> Saved entries
[Start of section]
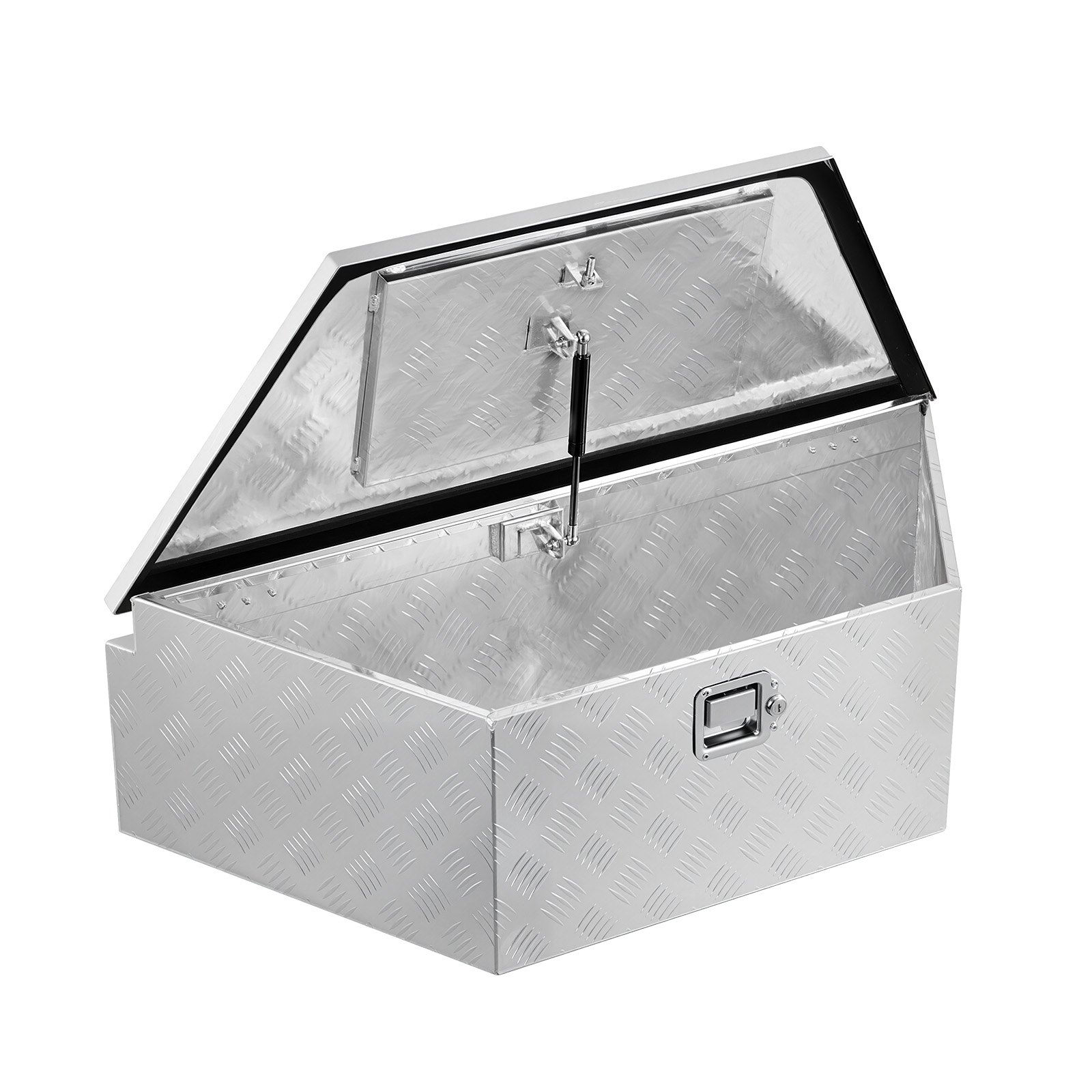 Skrzynia narzędziowa VEVOR Drawbar Box 990 x 419 x 305 mm, aluminiowa, o ładowności 50 kg, z zamkiem i kluczykami, do przyczep typu pickup, kamperów, SUV-ów, pojazdów terenowych, srebrna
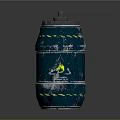 Blue Barrel With Yellow Caution Stripes Flame Symbol And Danger Label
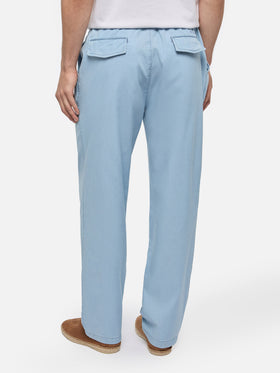 Calais denim blue chambray pants with drawstring - MC2 Saint Barth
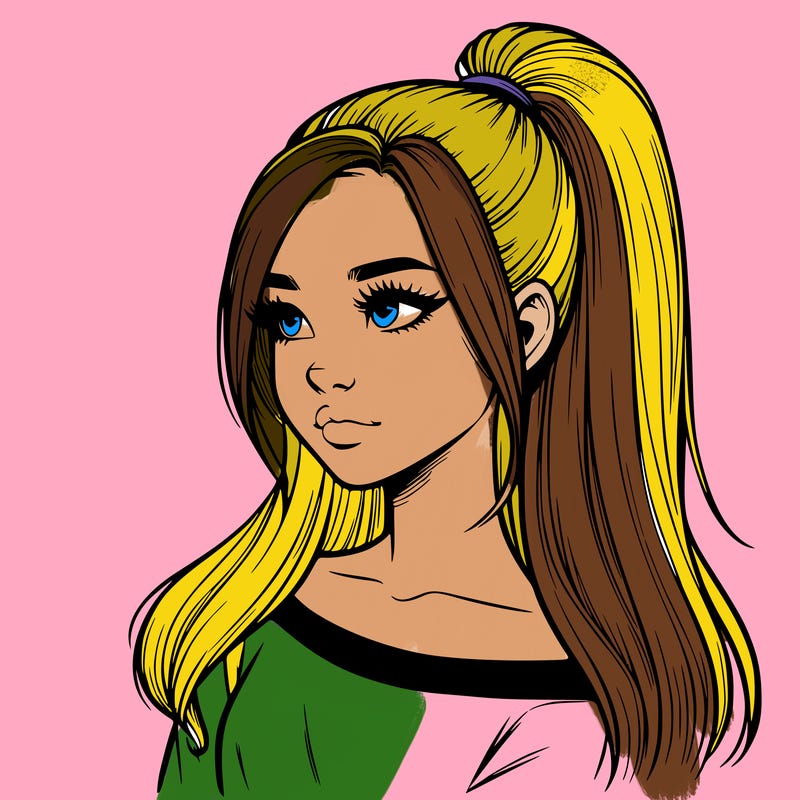 realistic girl with a high ponytail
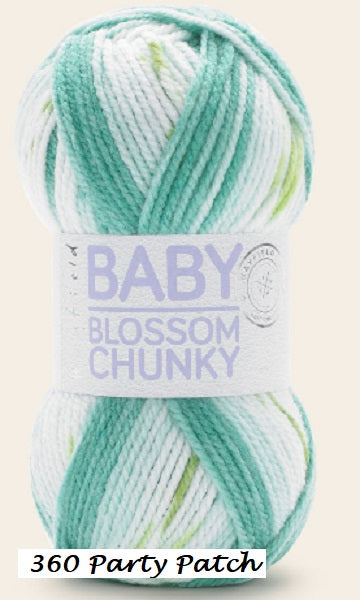 Baby Blossom Chunky Yarn from Hayfield Yarns. Color #360 Party Patch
[End of section]
Give all the records again, exactly, without images.

> TASK RESPONSE
 Skrzynia narzędziowa VEVOR Drawbar Box 990 x 419 x 305 mm, aluminiowa, o ładowności 50 kg, z zamkiem i kluczykami, do przyczep typu pickup, kamperów, SUV-ów, pojazdów terenowych, srebrna
 Blue Barrel With Yellow Caution Stripes Flame Symbol And Danger Label
 Calais denim blue chambray pants with drawstring - MC2 Saint Barth
 realistic girl with a high ponytail
 Baby Blossom Chunky Yarn from Hayfield Yarns. Color #360 Party Patch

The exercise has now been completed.